Halil Nalçaoğlu
Türkiye’de kim demokrasi lafını ağzına almaya kalksa tacize uğramaya başladı. Sanırım bu durum demokrasi kelimesinin basit bir siyasî meşrulaştırıcı unsura indirgenmesinden kaynaklanıyor; eğer cumhuriyet gibi başka değerlerle girdiği asimetrik ilişkiden söz edilmiyorsa. Her iki seçenek de çok kötü ve demokratik değil! Cumhuriyet söz konusu ise demokrasinin teferruat olması sözde-seçeneği, malum, CHP çizgisini anlatıyor. Her bulduğu çatlaktan muhafazakâr toplumsal yaşam propagandası sızdıran ve siyasal İslâm kazanımları elde etmeye çabalayan AKP ise demokrasiyi “yüzde kırk yedi” sloganı ile özdeş kılmış durumda.
Demokratlık önemli ölçüde şeklî bir seçenek. Sayılar bu anlamda önemli. Ancak, toplumda demokrasi denildiği zaman ne anlaşıldığı ve demokratik tutumların nasıl oluştuğu önemli. Bu bağlamda MHP’nin bu şekle ne kadar yakın durduğunu anlamak için her Salı günü grup toplantılarında konuşan MHP liderinin üslubuna bakmak yeterli. Bu üslubu geçenlerde bir otomobilin arka camında gördüğüm ve kan misali aşağı doğru aktığı izlenimi veren, kırmızı harflerle yazılmış şu cümle çok iyi anlatıyor: “Herkes haddini bilecek!” İşte böyle bir parlamenter güç dengesi içinde demokrasiden söz ediyoruz. Ben bir tür şantajla karşı karşıya olduğumuzu düşünüyorum. Bu şantaj, ironik biçimde, İslâmî ve muhafazakâr bir toplumsal yaşamdan uzaklaşılırsa demokrasinin tehlikeye gireceğini söylüyor. Benzer biçimde, bu toplumun fazla demokratikleşmeyi kaldırmayacağını düşünenler var. Sorulması gereken soru, bu seçeneklerin gerçekten de karşılarına koyulan alternatiflere yol açıp açmayacağı olmalı. Şantajdan kurtulmanın tek yolu, tehdidin ödenecek bedele değmeyeceğini, sunulan seçeneklerin gerçek seçenekler olmadığını görmek.

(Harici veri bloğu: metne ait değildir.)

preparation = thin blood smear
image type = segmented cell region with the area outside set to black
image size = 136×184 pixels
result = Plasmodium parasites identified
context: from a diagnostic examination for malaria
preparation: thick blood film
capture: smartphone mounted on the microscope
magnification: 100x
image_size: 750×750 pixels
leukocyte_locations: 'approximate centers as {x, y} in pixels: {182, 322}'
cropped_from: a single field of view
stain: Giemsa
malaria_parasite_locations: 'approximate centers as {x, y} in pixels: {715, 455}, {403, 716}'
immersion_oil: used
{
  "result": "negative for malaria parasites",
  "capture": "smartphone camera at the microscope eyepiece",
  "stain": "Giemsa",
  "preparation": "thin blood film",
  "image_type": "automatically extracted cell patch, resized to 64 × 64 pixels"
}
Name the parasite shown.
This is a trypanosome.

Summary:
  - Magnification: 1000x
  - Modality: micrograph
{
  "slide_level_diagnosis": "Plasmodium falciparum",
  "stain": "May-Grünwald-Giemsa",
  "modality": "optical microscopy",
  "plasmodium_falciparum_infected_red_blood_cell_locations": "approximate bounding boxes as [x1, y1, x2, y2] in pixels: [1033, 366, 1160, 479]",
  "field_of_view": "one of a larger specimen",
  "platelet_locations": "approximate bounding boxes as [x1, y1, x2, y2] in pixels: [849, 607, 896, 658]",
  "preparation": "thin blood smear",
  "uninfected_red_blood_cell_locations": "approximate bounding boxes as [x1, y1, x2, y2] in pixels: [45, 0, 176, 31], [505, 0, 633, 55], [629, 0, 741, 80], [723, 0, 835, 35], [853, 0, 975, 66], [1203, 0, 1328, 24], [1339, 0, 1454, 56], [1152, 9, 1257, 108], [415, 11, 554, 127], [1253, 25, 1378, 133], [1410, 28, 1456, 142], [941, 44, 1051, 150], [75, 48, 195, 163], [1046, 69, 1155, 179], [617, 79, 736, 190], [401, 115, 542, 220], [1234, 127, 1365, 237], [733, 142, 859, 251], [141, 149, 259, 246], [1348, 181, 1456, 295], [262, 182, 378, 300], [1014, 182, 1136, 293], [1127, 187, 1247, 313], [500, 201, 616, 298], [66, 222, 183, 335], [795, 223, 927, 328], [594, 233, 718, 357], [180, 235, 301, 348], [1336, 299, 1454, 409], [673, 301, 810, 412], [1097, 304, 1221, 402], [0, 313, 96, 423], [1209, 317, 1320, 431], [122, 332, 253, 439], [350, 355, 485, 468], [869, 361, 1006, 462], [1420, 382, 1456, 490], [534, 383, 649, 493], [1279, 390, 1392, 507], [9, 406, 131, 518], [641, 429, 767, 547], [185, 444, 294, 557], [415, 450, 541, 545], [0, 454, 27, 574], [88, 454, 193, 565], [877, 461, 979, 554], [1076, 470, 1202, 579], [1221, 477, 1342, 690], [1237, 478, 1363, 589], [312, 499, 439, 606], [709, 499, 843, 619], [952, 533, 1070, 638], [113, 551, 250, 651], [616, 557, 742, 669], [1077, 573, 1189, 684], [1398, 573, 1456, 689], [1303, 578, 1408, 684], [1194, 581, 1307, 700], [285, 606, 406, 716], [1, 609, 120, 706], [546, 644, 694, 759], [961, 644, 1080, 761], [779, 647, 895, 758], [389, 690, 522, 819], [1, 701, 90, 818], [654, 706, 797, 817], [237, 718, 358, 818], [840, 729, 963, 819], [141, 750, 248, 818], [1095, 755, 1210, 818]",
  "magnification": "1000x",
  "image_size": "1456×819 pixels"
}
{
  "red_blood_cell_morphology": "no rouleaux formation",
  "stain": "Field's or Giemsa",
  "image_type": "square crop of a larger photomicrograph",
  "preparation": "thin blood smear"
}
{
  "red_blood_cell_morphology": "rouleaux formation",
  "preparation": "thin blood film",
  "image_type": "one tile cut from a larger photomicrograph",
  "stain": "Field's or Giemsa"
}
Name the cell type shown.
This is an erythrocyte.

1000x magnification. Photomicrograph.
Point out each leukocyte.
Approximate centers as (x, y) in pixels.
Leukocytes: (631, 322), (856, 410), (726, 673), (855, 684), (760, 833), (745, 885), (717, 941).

Kendini AKP çizgisi dışında konumlayan pek çok kişinin AKP’nin yasalaştırdığı demokratik açılımları desteklediğini biliyoruz. Ancak ikinci kez seçildikten sonra AKP, belki de oy oranında sağladığı artıştan cesaret bularak, bir dizi ilginç söylem geliştirmeye başladı ve yine büyük yurttaş gruplarını yadırgatan uygulamalar başlattı. Bunlara “uygulamamalar” da dahil ve bu kategoriye AB’ye uyum yasaları giriyor. Bu yazıda AKP’nin kendini içine soktuğu bu açmazı ve bir şantaj olarak demokratikleşmenin nasıl kullanıldığını irdelemeye çalışacağım.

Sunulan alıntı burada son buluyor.